If you are receiving radiation therapy via TrueBeam (pictured right) or CyberKnife, before your treatment even starts, you will have a planning CT scan, or CT simulation. This is a scan of the position you will be in during each radiation therapy session – which can range in number from one treatment to up to 40, depending on your specific tumor. This scan is used, along with any PET, MRI or other pertinent scans you’ve had before, to draw out where the tumor is and any organs around it that may have side effects with treatment.

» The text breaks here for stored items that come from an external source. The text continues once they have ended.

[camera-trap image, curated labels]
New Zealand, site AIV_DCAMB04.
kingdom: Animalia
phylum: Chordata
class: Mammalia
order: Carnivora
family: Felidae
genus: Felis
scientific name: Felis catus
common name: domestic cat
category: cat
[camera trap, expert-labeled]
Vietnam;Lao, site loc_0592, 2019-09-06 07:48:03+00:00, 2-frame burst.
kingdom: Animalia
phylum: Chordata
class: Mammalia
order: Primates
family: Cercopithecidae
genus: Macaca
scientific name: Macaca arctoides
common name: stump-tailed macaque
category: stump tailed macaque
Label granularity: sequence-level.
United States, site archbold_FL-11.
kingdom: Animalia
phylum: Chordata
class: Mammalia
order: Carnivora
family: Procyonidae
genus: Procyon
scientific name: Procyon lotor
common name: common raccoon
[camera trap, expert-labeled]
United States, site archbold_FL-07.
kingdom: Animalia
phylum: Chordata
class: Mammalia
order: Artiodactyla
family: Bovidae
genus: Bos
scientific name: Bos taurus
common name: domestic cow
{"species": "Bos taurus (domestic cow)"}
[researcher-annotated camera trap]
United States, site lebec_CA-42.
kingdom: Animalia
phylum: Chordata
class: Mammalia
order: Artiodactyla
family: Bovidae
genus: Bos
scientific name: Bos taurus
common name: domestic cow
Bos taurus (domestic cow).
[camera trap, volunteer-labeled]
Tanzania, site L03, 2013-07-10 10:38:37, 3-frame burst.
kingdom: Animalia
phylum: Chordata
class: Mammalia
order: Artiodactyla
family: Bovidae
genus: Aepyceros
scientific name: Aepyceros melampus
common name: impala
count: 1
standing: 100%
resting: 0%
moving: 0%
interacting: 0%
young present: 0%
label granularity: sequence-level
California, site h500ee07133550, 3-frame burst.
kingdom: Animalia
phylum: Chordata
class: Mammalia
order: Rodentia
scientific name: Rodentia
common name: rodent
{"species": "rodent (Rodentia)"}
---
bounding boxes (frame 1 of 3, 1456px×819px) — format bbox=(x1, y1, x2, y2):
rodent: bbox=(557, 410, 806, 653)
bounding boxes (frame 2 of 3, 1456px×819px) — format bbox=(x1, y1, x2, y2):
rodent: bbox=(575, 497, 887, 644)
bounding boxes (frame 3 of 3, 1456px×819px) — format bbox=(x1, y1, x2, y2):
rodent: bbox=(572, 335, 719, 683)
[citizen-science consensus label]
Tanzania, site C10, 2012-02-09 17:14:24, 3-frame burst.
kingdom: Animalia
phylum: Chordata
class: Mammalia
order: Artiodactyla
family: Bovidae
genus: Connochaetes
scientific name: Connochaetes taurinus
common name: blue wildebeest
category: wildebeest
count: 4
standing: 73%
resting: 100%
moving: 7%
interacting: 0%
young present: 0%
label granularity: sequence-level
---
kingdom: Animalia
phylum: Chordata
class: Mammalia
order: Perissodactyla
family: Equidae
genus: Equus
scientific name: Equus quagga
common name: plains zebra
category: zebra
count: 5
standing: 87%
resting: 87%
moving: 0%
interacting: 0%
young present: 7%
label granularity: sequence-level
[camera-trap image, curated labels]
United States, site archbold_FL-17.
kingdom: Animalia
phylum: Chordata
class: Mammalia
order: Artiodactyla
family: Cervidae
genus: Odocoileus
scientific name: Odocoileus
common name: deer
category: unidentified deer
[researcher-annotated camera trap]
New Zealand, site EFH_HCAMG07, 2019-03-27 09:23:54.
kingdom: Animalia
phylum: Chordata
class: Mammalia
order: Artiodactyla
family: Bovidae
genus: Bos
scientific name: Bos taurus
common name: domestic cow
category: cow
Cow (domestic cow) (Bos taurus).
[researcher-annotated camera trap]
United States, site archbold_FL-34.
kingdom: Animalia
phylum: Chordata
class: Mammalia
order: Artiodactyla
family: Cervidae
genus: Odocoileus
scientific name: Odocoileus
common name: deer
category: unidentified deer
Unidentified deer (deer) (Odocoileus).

“We calculate the dose we need to give to the tumor to try to maximize the killing of the cancer cells there, but also try to limit as much as possible the dose to the organs around it to minimize side effects people might have with radiation treatment,” Dr. Ramey explains. “It’s definitely a team effort for radiation therapy.”
Dr. Ramey also assures patients it’s safe to be around family and friends following external beam radiation. However, with certain types of brachytherapy there can be some exposure risk to people around you. Your doctor will go over those risks and guidelines if you are getting that type of treatment, Dr. Ramey says.
“I think radiation therapy is a great option for many patients to treat their tumors, and that’s what made me excited to go into this field,” Dr. Ramey says. “We have this great treatment technique for patients to hopefully minimize their side effects but still safely get rid of their cancer. It’s a pretty amazing thing to be able to do for people.”